The pandemic is no match for buyers.
Like every automaker, Volkswagen was hit very hard by the coronavirus pandemic in the first nine months of this year. But the German automaker has just announced it has returned to profit in the third business quarter, achieving an operating profit of 3.2 billion euros. Ford and FCA also just announced profitable third quarters. VW says part of its success was because of increased demand from China for luxury vehicles. Porsches and Audis were specific highlights. In fact, unlike all other VW-owned brands, only Bentley had better sales in the first nine months of 2020 than in 2019.
However, the pandemic is not being ignored. "The coronavirus remains a central problem," VW Chief Financial Officer Frank Witter said. "This situation now is anything but relaxed." Witter is specifically referring to the recently re-imposed national lockdowns in Germany and France.

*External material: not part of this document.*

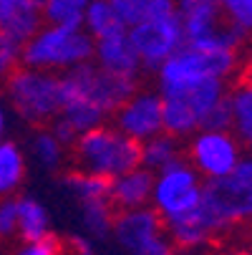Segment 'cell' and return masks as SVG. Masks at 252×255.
<instances>
[{"label":"cell","mask_w":252,"mask_h":255,"mask_svg":"<svg viewBox=\"0 0 252 255\" xmlns=\"http://www.w3.org/2000/svg\"><path fill=\"white\" fill-rule=\"evenodd\" d=\"M71 250H74V255H96L88 235H76V238H71Z\"/></svg>","instance_id":"d6a6232c"},{"label":"cell","mask_w":252,"mask_h":255,"mask_svg":"<svg viewBox=\"0 0 252 255\" xmlns=\"http://www.w3.org/2000/svg\"><path fill=\"white\" fill-rule=\"evenodd\" d=\"M126 30L141 66L149 71H157L176 48L184 46V28L176 0H149L147 15Z\"/></svg>","instance_id":"5b68a950"},{"label":"cell","mask_w":252,"mask_h":255,"mask_svg":"<svg viewBox=\"0 0 252 255\" xmlns=\"http://www.w3.org/2000/svg\"><path fill=\"white\" fill-rule=\"evenodd\" d=\"M96 41L84 25L46 23L23 43V66L43 71H68L93 61Z\"/></svg>","instance_id":"3957f363"},{"label":"cell","mask_w":252,"mask_h":255,"mask_svg":"<svg viewBox=\"0 0 252 255\" xmlns=\"http://www.w3.org/2000/svg\"><path fill=\"white\" fill-rule=\"evenodd\" d=\"M147 3H149V0H111V5H114L119 20L126 28L136 25L144 15H147Z\"/></svg>","instance_id":"4dcf8cb0"},{"label":"cell","mask_w":252,"mask_h":255,"mask_svg":"<svg viewBox=\"0 0 252 255\" xmlns=\"http://www.w3.org/2000/svg\"><path fill=\"white\" fill-rule=\"evenodd\" d=\"M232 104V131L242 141V147L252 152V76L240 81L230 91Z\"/></svg>","instance_id":"ac0fdd59"},{"label":"cell","mask_w":252,"mask_h":255,"mask_svg":"<svg viewBox=\"0 0 252 255\" xmlns=\"http://www.w3.org/2000/svg\"><path fill=\"white\" fill-rule=\"evenodd\" d=\"M43 20V0H0V28L20 43H25Z\"/></svg>","instance_id":"e0dca14e"},{"label":"cell","mask_w":252,"mask_h":255,"mask_svg":"<svg viewBox=\"0 0 252 255\" xmlns=\"http://www.w3.org/2000/svg\"><path fill=\"white\" fill-rule=\"evenodd\" d=\"M63 185L74 192V197H76L79 202L111 197V179H109V177H101V174H91V172L74 169L71 174H66Z\"/></svg>","instance_id":"cb8c5ba5"},{"label":"cell","mask_w":252,"mask_h":255,"mask_svg":"<svg viewBox=\"0 0 252 255\" xmlns=\"http://www.w3.org/2000/svg\"><path fill=\"white\" fill-rule=\"evenodd\" d=\"M242 63V48L232 46H192L184 43L176 48L154 74H157V91L162 96L187 91L199 86L209 79L230 81Z\"/></svg>","instance_id":"7a4b0ae2"},{"label":"cell","mask_w":252,"mask_h":255,"mask_svg":"<svg viewBox=\"0 0 252 255\" xmlns=\"http://www.w3.org/2000/svg\"><path fill=\"white\" fill-rule=\"evenodd\" d=\"M235 174L242 177V179H247V182H252V152L250 154H242V159L235 167Z\"/></svg>","instance_id":"836d02e7"},{"label":"cell","mask_w":252,"mask_h":255,"mask_svg":"<svg viewBox=\"0 0 252 255\" xmlns=\"http://www.w3.org/2000/svg\"><path fill=\"white\" fill-rule=\"evenodd\" d=\"M242 154L245 147L232 129H199L187 144V159L204 179L232 174Z\"/></svg>","instance_id":"30bf717a"},{"label":"cell","mask_w":252,"mask_h":255,"mask_svg":"<svg viewBox=\"0 0 252 255\" xmlns=\"http://www.w3.org/2000/svg\"><path fill=\"white\" fill-rule=\"evenodd\" d=\"M171 255H174V253H171Z\"/></svg>","instance_id":"d590c367"},{"label":"cell","mask_w":252,"mask_h":255,"mask_svg":"<svg viewBox=\"0 0 252 255\" xmlns=\"http://www.w3.org/2000/svg\"><path fill=\"white\" fill-rule=\"evenodd\" d=\"M227 94V81L209 79L187 91L162 96L164 106V131L176 139H189L204 124L207 112Z\"/></svg>","instance_id":"ba28073f"},{"label":"cell","mask_w":252,"mask_h":255,"mask_svg":"<svg viewBox=\"0 0 252 255\" xmlns=\"http://www.w3.org/2000/svg\"><path fill=\"white\" fill-rule=\"evenodd\" d=\"M114 220H116V207L111 197L81 202V225L91 240L109 238L114 233Z\"/></svg>","instance_id":"ffe728a7"},{"label":"cell","mask_w":252,"mask_h":255,"mask_svg":"<svg viewBox=\"0 0 252 255\" xmlns=\"http://www.w3.org/2000/svg\"><path fill=\"white\" fill-rule=\"evenodd\" d=\"M167 235L171 240V245L182 248V250H197L204 248L207 243H212L220 233L217 223L212 220V215L202 207V202L187 212L184 217H176V220L167 223Z\"/></svg>","instance_id":"9a60e30c"},{"label":"cell","mask_w":252,"mask_h":255,"mask_svg":"<svg viewBox=\"0 0 252 255\" xmlns=\"http://www.w3.org/2000/svg\"><path fill=\"white\" fill-rule=\"evenodd\" d=\"M88 5L91 0H43V18L46 23L81 25Z\"/></svg>","instance_id":"484cf974"},{"label":"cell","mask_w":252,"mask_h":255,"mask_svg":"<svg viewBox=\"0 0 252 255\" xmlns=\"http://www.w3.org/2000/svg\"><path fill=\"white\" fill-rule=\"evenodd\" d=\"M25 179V154L15 141H0V197H13Z\"/></svg>","instance_id":"d6986e66"},{"label":"cell","mask_w":252,"mask_h":255,"mask_svg":"<svg viewBox=\"0 0 252 255\" xmlns=\"http://www.w3.org/2000/svg\"><path fill=\"white\" fill-rule=\"evenodd\" d=\"M202 207L212 215L220 233L232 225L252 220V182L237 177L235 172L220 179H204Z\"/></svg>","instance_id":"7c38bea8"},{"label":"cell","mask_w":252,"mask_h":255,"mask_svg":"<svg viewBox=\"0 0 252 255\" xmlns=\"http://www.w3.org/2000/svg\"><path fill=\"white\" fill-rule=\"evenodd\" d=\"M179 157H182V144H179L176 136L162 131L147 141H141V164L149 167L152 172L176 162Z\"/></svg>","instance_id":"7402d4cb"},{"label":"cell","mask_w":252,"mask_h":255,"mask_svg":"<svg viewBox=\"0 0 252 255\" xmlns=\"http://www.w3.org/2000/svg\"><path fill=\"white\" fill-rule=\"evenodd\" d=\"M18 235V200L0 197V240H10Z\"/></svg>","instance_id":"f546056e"},{"label":"cell","mask_w":252,"mask_h":255,"mask_svg":"<svg viewBox=\"0 0 252 255\" xmlns=\"http://www.w3.org/2000/svg\"><path fill=\"white\" fill-rule=\"evenodd\" d=\"M10 106L30 124H51L61 112V76L43 68H15L5 81Z\"/></svg>","instance_id":"8992f818"},{"label":"cell","mask_w":252,"mask_h":255,"mask_svg":"<svg viewBox=\"0 0 252 255\" xmlns=\"http://www.w3.org/2000/svg\"><path fill=\"white\" fill-rule=\"evenodd\" d=\"M202 129H232V104H230V91L214 104L207 117H204V124Z\"/></svg>","instance_id":"f1b7e54d"},{"label":"cell","mask_w":252,"mask_h":255,"mask_svg":"<svg viewBox=\"0 0 252 255\" xmlns=\"http://www.w3.org/2000/svg\"><path fill=\"white\" fill-rule=\"evenodd\" d=\"M136 91V79L101 68L96 61L79 63L61 74V112L51 119V131L74 144L84 131L103 124Z\"/></svg>","instance_id":"6da1fadb"},{"label":"cell","mask_w":252,"mask_h":255,"mask_svg":"<svg viewBox=\"0 0 252 255\" xmlns=\"http://www.w3.org/2000/svg\"><path fill=\"white\" fill-rule=\"evenodd\" d=\"M184 28V43L245 48V38L232 30L220 10V0H176Z\"/></svg>","instance_id":"8fae6325"},{"label":"cell","mask_w":252,"mask_h":255,"mask_svg":"<svg viewBox=\"0 0 252 255\" xmlns=\"http://www.w3.org/2000/svg\"><path fill=\"white\" fill-rule=\"evenodd\" d=\"M30 154L33 159L38 162L43 169H58L63 164V157H66V144L51 131V129H41L35 131L33 139H30Z\"/></svg>","instance_id":"d4e9b609"},{"label":"cell","mask_w":252,"mask_h":255,"mask_svg":"<svg viewBox=\"0 0 252 255\" xmlns=\"http://www.w3.org/2000/svg\"><path fill=\"white\" fill-rule=\"evenodd\" d=\"M3 134H5V109L0 106V141H3Z\"/></svg>","instance_id":"e575fe53"},{"label":"cell","mask_w":252,"mask_h":255,"mask_svg":"<svg viewBox=\"0 0 252 255\" xmlns=\"http://www.w3.org/2000/svg\"><path fill=\"white\" fill-rule=\"evenodd\" d=\"M61 243L56 235H46V238H38V240H23L20 250L15 255H61Z\"/></svg>","instance_id":"1f68e13d"},{"label":"cell","mask_w":252,"mask_h":255,"mask_svg":"<svg viewBox=\"0 0 252 255\" xmlns=\"http://www.w3.org/2000/svg\"><path fill=\"white\" fill-rule=\"evenodd\" d=\"M225 23L237 30L245 41L252 38V0H220Z\"/></svg>","instance_id":"4316f807"},{"label":"cell","mask_w":252,"mask_h":255,"mask_svg":"<svg viewBox=\"0 0 252 255\" xmlns=\"http://www.w3.org/2000/svg\"><path fill=\"white\" fill-rule=\"evenodd\" d=\"M114 124L139 144L164 131V106L159 91H134L116 112Z\"/></svg>","instance_id":"4fadbf2b"},{"label":"cell","mask_w":252,"mask_h":255,"mask_svg":"<svg viewBox=\"0 0 252 255\" xmlns=\"http://www.w3.org/2000/svg\"><path fill=\"white\" fill-rule=\"evenodd\" d=\"M74 164L81 172L114 179L141 164V144L116 124H98L74 141Z\"/></svg>","instance_id":"277c9868"},{"label":"cell","mask_w":252,"mask_h":255,"mask_svg":"<svg viewBox=\"0 0 252 255\" xmlns=\"http://www.w3.org/2000/svg\"><path fill=\"white\" fill-rule=\"evenodd\" d=\"M111 235L131 255H171L167 223L149 205L134 207V210H119Z\"/></svg>","instance_id":"9c48e42d"},{"label":"cell","mask_w":252,"mask_h":255,"mask_svg":"<svg viewBox=\"0 0 252 255\" xmlns=\"http://www.w3.org/2000/svg\"><path fill=\"white\" fill-rule=\"evenodd\" d=\"M154 172L149 167H134L111 179V202L116 210H134L152 202Z\"/></svg>","instance_id":"2e32d148"},{"label":"cell","mask_w":252,"mask_h":255,"mask_svg":"<svg viewBox=\"0 0 252 255\" xmlns=\"http://www.w3.org/2000/svg\"><path fill=\"white\" fill-rule=\"evenodd\" d=\"M81 25L96 38H103V35H111V33H119V30H126V25L119 20L111 0H91V5L86 8L84 13V20Z\"/></svg>","instance_id":"603a6c76"},{"label":"cell","mask_w":252,"mask_h":255,"mask_svg":"<svg viewBox=\"0 0 252 255\" xmlns=\"http://www.w3.org/2000/svg\"><path fill=\"white\" fill-rule=\"evenodd\" d=\"M204 195V177L192 167L187 157L154 172L152 187V207L162 215L164 223H171L176 217L192 212Z\"/></svg>","instance_id":"52a82bcc"},{"label":"cell","mask_w":252,"mask_h":255,"mask_svg":"<svg viewBox=\"0 0 252 255\" xmlns=\"http://www.w3.org/2000/svg\"><path fill=\"white\" fill-rule=\"evenodd\" d=\"M20 63H23V43L0 28V81H8Z\"/></svg>","instance_id":"83f0119b"},{"label":"cell","mask_w":252,"mask_h":255,"mask_svg":"<svg viewBox=\"0 0 252 255\" xmlns=\"http://www.w3.org/2000/svg\"><path fill=\"white\" fill-rule=\"evenodd\" d=\"M51 233V215L46 205H41L35 197H20L18 200V235L23 240H38Z\"/></svg>","instance_id":"44dd1931"},{"label":"cell","mask_w":252,"mask_h":255,"mask_svg":"<svg viewBox=\"0 0 252 255\" xmlns=\"http://www.w3.org/2000/svg\"><path fill=\"white\" fill-rule=\"evenodd\" d=\"M93 61L101 68L111 71V74L129 76V79H139V74L144 71L141 58L129 38V30H119L111 35H103V38H96Z\"/></svg>","instance_id":"5bb4252c"}]
</instances>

Still, VW says it is still on track to post a profit for the entire year although it will be "severely lower" than in 2019. That's excellent news considering VW had a Q2 loss of 1.7 billion euros. Another reason for Q3's profit was because of cost-cutting measures VW enacted earlier this year; it just took time for them to finally show results.
If you recall, VW was in a very different state last March when it was spending around $2.2 billion a week even though production had been nearly shut down and sales were terrible. The onset of the pandemic not only delayed the reveal of the new VW ID.4 all-electric crossover but also delayed the sales launch of the VW Atlas and new Atlas Cross Sport, two extremely important models for the North American market.
Looking beyond the rest of the year, VW is reportedly re-examining its many brands and whether or not they're worth retaining or selling. A recent rumor claimed Bugatti could be sold to Croatian automaker Rimac while Lamborghini could be spun off, similar to what FCA did with Ferrari a few years ago. Bentley, meanwhile, is expected to be moved under the direct control of Audi in order to enable the ultra-luxury brand to benefit from new Audi technologies.
What also shouldn't be ruled out is the discontinuation of slow-selling and niche vehicles. VW will continue to tighten its belt and will do what it must in order to avoid losing money.